Do We Care More about the Niceties than Conflicts of Interest and Incompetency?

As a neutral Administrative Law Judge and arbitrator, I have had some hot-headed uncivil litigants appear before me over the years.  Sometimes I have threatened them with sanctions: mild, administrative stuff, such as excluding argument or evidence which the incivility concerns; halting the hearing; or--in extreme cases reflecting a pattern of disrespect--excluding counsel or their client from the hearing.  Generally, though, I chalk it up to that just being what advocates do.

Recently though, I have had cause to wonder if  society and/or the bench is going through a bit of a metamorphosis on this issue.  The April 2012 ABA Journal notes
that "more states are treating incivility as a possible ethics violation."  Id., Be Nice. It notes that while "[i]ncivility among lawyers is not a new concern, ... the issue ... appears to be moving to the front burner" today in the U.S.  It specifically points to several jurisdictions that "are addressing the problem with more forceful measures."  For instance, Michigan has reprimanded the attorney who defended Dr. Jack Kevorkian, Geoffrey Nels Fieger, for "engaging in undignified or discourteous conduct toward a tribunal," and for failing to "treat with courtesy and respect all persons involved in the legal process."  In several local radio broadcasts, Fieger had commented on three court of appeals judges, declaring war on then, calling then "jackasses" and referring to fists in their posterior ends.  

In Florida, attorney Robert J. Rattiner was suspended for 60 days and thereafter put on probation for two years for "conduct prejudicial to the administration of justice."  Rattiner had touched opposing counsel's hand during a deposition and attempted to run around the table toward him.  The deponent stated she had been very scared, the court reporter declared "I can't work like this!," and "Rattiner's own consultant tried to clam him down, telling him to 'take a Xanax.'" 

Since then, Florida has recently changed its oath of admission to include a duty of civility in oral and written communications.  Michigan, Pennsylvania, Utah have also instituted civility codes or requirements.  

In general the issue troubles me.  "Incivility" is a subjective term, inherently difficult to define by any clear, principled standard that could be readily and evenly applied by disparate decision making and/or reviewing bodies.
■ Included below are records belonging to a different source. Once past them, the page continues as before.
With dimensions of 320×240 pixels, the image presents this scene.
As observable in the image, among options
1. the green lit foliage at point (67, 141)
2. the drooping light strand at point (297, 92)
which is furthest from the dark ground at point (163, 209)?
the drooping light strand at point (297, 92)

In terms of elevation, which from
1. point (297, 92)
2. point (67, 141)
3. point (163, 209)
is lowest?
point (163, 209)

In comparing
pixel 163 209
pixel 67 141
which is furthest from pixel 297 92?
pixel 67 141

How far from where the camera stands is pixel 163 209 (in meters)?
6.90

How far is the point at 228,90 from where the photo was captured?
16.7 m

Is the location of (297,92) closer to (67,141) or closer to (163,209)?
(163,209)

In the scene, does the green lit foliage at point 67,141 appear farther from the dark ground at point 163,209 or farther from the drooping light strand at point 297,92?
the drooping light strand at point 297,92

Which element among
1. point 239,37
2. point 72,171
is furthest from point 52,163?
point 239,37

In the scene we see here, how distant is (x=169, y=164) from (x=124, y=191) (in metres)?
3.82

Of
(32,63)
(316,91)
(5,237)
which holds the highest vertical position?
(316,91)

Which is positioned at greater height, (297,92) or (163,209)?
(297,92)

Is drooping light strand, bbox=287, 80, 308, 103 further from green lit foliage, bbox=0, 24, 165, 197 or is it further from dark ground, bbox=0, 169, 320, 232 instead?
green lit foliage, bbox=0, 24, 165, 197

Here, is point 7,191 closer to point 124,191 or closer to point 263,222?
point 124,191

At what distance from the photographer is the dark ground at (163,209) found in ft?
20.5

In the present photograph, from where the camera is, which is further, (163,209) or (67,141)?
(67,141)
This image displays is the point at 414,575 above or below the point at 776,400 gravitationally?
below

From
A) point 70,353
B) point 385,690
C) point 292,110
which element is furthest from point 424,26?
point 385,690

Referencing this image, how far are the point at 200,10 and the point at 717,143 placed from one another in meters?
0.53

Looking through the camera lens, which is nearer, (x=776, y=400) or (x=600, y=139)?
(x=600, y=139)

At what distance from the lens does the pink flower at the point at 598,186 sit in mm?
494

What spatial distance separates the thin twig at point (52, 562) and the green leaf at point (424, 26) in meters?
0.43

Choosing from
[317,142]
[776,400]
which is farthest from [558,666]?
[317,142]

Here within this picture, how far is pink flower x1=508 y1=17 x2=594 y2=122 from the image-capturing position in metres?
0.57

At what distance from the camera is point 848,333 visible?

In my own experience as a New Mexico Disciplinary Board Member, I have seen very disparate results in the disciplining of actual ethics violations as compared to "civility" issues.  In one case, a lawyer had faced only a mild letter of caution for conflicts of interest and the failure to reduce to writing a contingency fee agreement amendment that was adverse to the client.  In contrast, the federal court had temporarily disbarred a lawyer for what appeared to me, based on the whole record, to be a cavalier attitude to the bench, and zealous advocacy with an eye to protecting the client's record on appeal.  

Between these cases, the lesson the public could easily draw is that we lawyers and judges will vigorously defend our right to public respect and good treatment, but are not so concerned about real damage or risk of harm to the actual users of legal services. This is exacerbated by how easily one can be penalized merely for objectionable conduct under claims of "incivility," "discourtesy," or "prejudice to the administration of justice."  To me, all of these charges cry out for actual, physical disruption or egregious misconduct, to avoid their subjective misuse. Additionally, as the Board in Michigan noted in the Fieger matter observed, there can be freedom of speech issues.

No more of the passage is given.